Download at least one model from the Whisper tab:

| Model  | Size    | Speed  | Accuracy |

|--------|---------|--------|----------|

| tiny   | ~75 MB  | Fastest| Lower    |

| base   | ~140 MB | Fast   | Decent   |

| small  | ~460 MB | Good   | Good     |

| medium | ~1.5 GB | Slow   | Better   |

| large  | ~3 GB   | Slowest| Best     |

### LLM Provider

**Foundry (OpenAI-compatible)**

- Endpoint URL

- API key

- Model name (e.g., `gpt-4o`)

**AWS Bedrock**

- AWS region

- Credentials (access key, profile, or default chain)
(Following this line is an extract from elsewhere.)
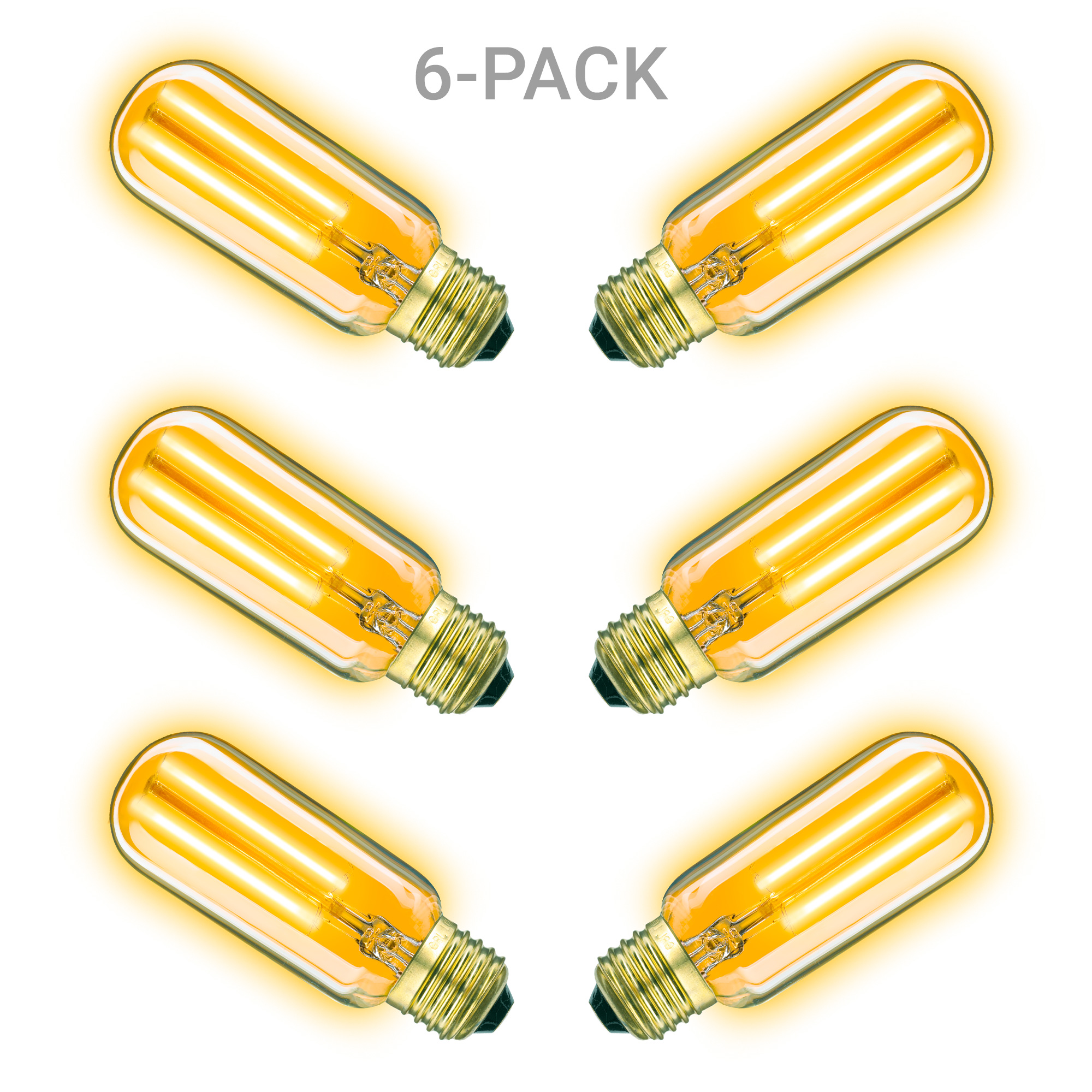 6 pack Classic gold 2W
- Model ID (e.g., `anthropic.claude-3-5-sonnet-20241022-v2:0`)

### Shortcuts

Customize keyboard shortcuts in the Shortcuts tab:

- **Hold mode** (default: `Alt+Space`)

- **Toggle mode** (default: `Alt+Shift+Space`)

## Usage

Once configured, Vox runs as a menu bar icon.

Press your shortcut to record. The floating indicator shows:

- **Red** — Recording

- **Yellow** — Transcribing

- **Blue** — Correcting (if LLM enabled)

Release (hold mode) or press again (toggle mode) to stop. Text is pasted automatically.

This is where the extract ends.